Cooling processes implemented in machining operations become much more efficient by means of the inventive nozzle (1) structure. A top tier cooling process is achieved during the operation because of the fact that oil particles that are densely pulverized within the air, are disintegrated substantially. Since oil particles are reduced in size to a great extent, oil particle consumption is maintained at the minimum level, thereby obtaining an air-oil mixture in which oil particles are distributed homogeneously. Thus, the quantity of oil consumed for the cooling process is decreased to minimum level. This also allows for substantially reducing the amount of waste oil generated at the end of the cooling process.

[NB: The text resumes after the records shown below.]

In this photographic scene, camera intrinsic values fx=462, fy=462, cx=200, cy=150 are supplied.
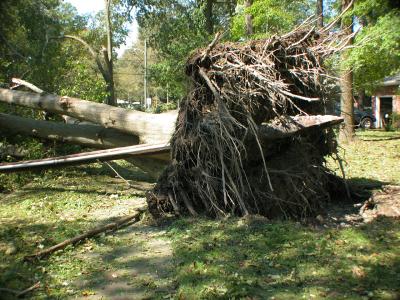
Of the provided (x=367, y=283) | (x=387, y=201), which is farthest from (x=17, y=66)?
(x=367, y=283)

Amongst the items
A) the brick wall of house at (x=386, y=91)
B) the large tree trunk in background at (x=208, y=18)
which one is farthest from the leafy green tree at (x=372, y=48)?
the brick wall of house at (x=386, y=91)

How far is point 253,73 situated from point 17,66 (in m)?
12.8

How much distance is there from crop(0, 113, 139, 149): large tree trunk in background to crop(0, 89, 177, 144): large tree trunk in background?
0.29m

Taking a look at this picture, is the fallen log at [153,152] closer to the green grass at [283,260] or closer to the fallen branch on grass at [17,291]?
the green grass at [283,260]

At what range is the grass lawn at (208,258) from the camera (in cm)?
403

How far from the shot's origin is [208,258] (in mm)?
4863

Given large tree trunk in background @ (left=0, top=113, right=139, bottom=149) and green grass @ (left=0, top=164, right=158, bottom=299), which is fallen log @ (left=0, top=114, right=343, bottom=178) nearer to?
green grass @ (left=0, top=164, right=158, bottom=299)

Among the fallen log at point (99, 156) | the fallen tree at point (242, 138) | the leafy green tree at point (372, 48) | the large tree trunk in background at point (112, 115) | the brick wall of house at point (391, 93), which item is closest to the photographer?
the fallen tree at point (242, 138)

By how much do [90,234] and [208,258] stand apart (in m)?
1.84

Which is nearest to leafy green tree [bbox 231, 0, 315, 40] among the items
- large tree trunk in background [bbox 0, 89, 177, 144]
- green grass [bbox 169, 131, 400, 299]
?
large tree trunk in background [bbox 0, 89, 177, 144]

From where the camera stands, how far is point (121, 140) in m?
9.44

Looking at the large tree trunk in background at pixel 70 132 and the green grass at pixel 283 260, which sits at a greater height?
the large tree trunk in background at pixel 70 132

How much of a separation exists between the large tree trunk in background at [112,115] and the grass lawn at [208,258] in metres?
1.79

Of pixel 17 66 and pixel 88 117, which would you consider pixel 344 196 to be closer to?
pixel 88 117
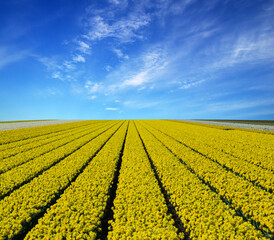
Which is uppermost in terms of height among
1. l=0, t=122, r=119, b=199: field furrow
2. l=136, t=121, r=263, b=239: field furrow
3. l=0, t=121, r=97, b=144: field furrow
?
l=0, t=121, r=97, b=144: field furrow

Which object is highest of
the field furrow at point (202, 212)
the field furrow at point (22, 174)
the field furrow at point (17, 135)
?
the field furrow at point (17, 135)

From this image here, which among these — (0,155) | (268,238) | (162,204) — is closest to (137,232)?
(162,204)

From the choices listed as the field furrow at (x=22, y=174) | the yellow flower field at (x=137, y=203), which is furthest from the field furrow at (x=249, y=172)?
the field furrow at (x=22, y=174)

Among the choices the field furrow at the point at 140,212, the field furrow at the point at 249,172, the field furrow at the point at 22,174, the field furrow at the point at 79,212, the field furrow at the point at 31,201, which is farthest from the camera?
the field furrow at the point at 249,172

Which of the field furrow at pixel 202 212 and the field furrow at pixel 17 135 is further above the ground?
the field furrow at pixel 17 135

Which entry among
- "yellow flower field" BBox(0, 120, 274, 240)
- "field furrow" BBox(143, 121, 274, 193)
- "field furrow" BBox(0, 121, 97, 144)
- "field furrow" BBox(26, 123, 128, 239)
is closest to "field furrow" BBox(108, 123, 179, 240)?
"yellow flower field" BBox(0, 120, 274, 240)

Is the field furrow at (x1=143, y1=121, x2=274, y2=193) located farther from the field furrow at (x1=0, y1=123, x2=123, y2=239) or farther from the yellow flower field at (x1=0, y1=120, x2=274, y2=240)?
the field furrow at (x1=0, y1=123, x2=123, y2=239)

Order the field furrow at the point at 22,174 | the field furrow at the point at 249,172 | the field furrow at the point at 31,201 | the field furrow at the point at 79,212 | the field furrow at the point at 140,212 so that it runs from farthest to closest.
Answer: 1. the field furrow at the point at 249,172
2. the field furrow at the point at 22,174
3. the field furrow at the point at 31,201
4. the field furrow at the point at 79,212
5. the field furrow at the point at 140,212

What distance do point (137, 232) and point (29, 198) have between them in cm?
427

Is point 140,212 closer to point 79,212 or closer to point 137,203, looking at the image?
point 137,203

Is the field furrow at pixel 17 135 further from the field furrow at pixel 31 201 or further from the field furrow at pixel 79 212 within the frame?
the field furrow at pixel 79 212

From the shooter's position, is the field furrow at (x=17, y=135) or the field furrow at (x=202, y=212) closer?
the field furrow at (x=202, y=212)

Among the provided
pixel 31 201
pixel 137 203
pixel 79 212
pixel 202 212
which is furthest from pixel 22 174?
pixel 202 212

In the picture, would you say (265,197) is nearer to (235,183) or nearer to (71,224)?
(235,183)
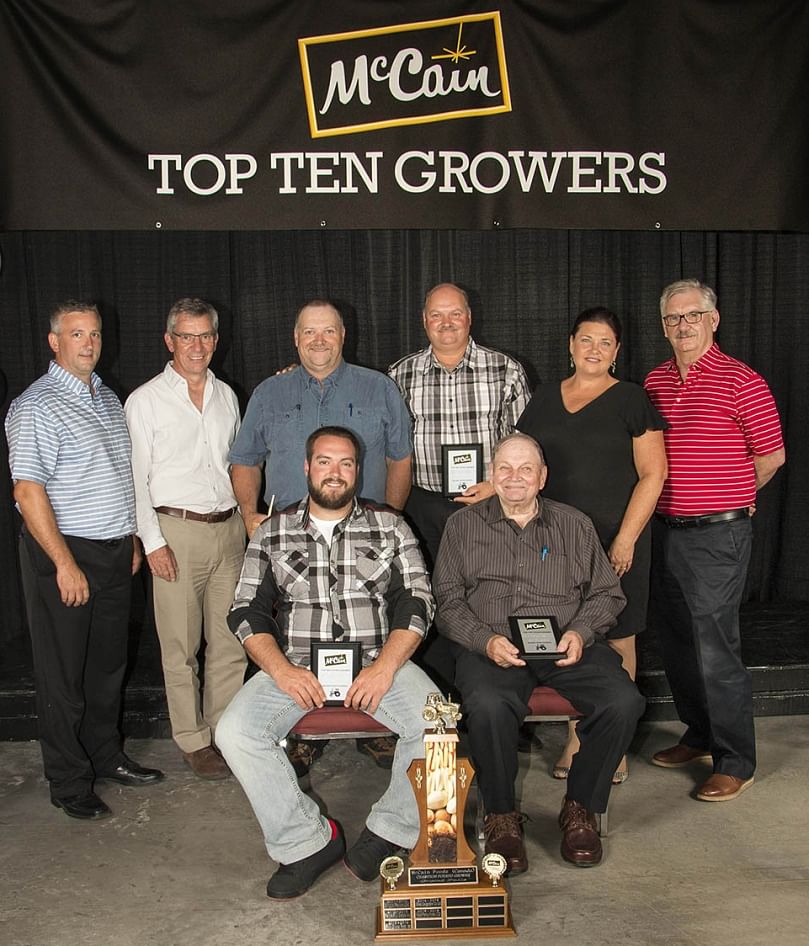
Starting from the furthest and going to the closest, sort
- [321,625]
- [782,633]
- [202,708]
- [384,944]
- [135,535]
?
[782,633] → [202,708] → [135,535] → [321,625] → [384,944]

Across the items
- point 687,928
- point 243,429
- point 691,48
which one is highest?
point 691,48

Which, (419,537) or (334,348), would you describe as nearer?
(334,348)

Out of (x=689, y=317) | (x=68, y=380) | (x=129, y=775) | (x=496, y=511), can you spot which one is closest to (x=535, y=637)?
(x=496, y=511)

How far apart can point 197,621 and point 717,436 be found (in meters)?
1.94

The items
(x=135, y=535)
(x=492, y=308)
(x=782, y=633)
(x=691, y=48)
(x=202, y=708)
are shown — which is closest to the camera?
(x=135, y=535)

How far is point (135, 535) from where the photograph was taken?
372 cm

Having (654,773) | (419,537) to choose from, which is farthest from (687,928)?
(419,537)

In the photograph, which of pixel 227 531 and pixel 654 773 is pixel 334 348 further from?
pixel 654 773

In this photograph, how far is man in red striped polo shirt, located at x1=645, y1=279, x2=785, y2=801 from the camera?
3.53 metres

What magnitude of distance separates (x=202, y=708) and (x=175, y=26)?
2673 millimetres

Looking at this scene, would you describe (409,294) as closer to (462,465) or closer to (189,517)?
(462,465)

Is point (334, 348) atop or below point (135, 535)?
atop

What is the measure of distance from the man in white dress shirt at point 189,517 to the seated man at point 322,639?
58 cm

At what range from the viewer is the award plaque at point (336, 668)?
306cm
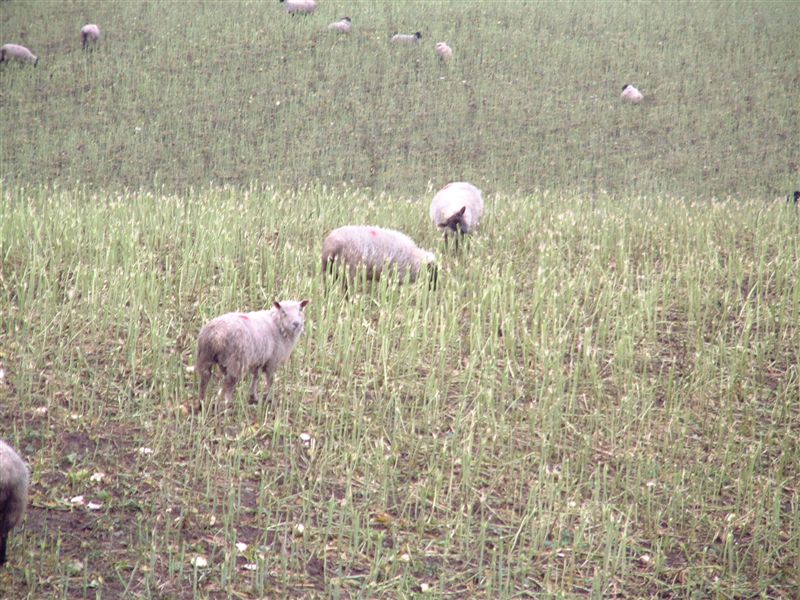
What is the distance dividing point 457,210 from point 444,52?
11.5 meters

Oiling levels of both the workpiece obtained as a result of the cooling process performed by means of the inventive nozzle (1) structure and the cutting tool performing the cutting operation are also decreased to a minimum. Analogously, minute amount of oil adheres to chips removed as a result of the machining process. This allows for not only shortening the duration of the cleaning operation to be performed at the end of the machining process but also for releasing much less pollutants to the environment during the process. Moreover, since there is much less amount of oil to be cleansed from the chip, the amount of energy to be exerted for this process is reduced for the sake of preventing the environmental pollution.